Start of Input data

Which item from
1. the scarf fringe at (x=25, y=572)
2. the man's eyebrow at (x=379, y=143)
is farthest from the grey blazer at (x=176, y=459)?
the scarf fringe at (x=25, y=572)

End of Input data

● **Goal**
Repeat the lines above word for word, keeping every number and coordinate unchanged.

● **Task output**
Which item from
1. the scarf fringe at (x=25, y=572)
2. the man's eyebrow at (x=379, y=143)
is farthest from the grey blazer at (x=176, y=459)?
the scarf fringe at (x=25, y=572)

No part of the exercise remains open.